# Instruction:
Copy the listing below line for line, with every word and number unchanged.

# Input for this task:
= = = = =

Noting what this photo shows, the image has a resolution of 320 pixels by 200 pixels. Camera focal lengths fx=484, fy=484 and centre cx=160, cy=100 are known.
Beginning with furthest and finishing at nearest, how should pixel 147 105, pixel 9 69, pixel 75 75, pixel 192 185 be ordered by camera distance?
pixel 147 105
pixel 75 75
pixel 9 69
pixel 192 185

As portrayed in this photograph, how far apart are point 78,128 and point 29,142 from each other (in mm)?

= = = = =

# Worked answer:
Noting what this photo shows, the image has a resolution of 320 pixels by 200 pixels. Camera focal lengths fx=484, fy=484 and centre cx=160, cy=100 are known.
Beginning with furthest and finishing at nearest, how should pixel 147 105, pixel 9 69, pixel 75 75, pixel 192 185 be ordered by camera distance?
pixel 147 105
pixel 75 75
pixel 9 69
pixel 192 185

As portrayed in this photograph, how far apart are point 78,128 and point 29,142 from each other (in mm)?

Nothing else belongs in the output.